▸ **PROBLEM STATEMENT**: Search the data below for the word "scientific" and report how many lines contain it. Nothing but the number is needed.

########

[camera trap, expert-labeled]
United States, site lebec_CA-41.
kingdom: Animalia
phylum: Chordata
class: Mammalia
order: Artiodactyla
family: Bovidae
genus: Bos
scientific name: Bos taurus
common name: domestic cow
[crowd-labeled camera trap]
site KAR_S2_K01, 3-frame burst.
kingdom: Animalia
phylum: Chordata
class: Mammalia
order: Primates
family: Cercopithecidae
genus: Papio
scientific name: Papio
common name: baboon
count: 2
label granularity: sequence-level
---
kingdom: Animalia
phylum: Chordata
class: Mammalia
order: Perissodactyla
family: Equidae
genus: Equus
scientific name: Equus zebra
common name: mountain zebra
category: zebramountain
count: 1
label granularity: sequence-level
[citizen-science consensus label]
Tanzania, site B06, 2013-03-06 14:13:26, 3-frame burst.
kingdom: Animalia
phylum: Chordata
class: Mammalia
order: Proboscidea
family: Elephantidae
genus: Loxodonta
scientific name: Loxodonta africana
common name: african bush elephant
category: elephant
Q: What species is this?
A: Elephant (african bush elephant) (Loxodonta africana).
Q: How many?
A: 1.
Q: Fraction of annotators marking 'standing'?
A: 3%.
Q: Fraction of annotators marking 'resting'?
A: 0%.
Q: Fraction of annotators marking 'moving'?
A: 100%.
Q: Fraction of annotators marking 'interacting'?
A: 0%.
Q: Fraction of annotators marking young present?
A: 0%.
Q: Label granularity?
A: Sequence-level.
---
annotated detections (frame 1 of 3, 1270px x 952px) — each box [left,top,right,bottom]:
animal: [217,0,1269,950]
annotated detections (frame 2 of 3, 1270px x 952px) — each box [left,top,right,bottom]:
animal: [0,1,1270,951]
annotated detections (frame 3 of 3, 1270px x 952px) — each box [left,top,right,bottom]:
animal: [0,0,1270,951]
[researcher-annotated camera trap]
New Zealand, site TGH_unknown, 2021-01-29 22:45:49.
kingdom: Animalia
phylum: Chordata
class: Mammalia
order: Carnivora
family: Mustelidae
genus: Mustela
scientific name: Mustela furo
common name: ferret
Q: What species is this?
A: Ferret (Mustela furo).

########

▸ **SOLUTION FOR THIS PROBLEM**: 5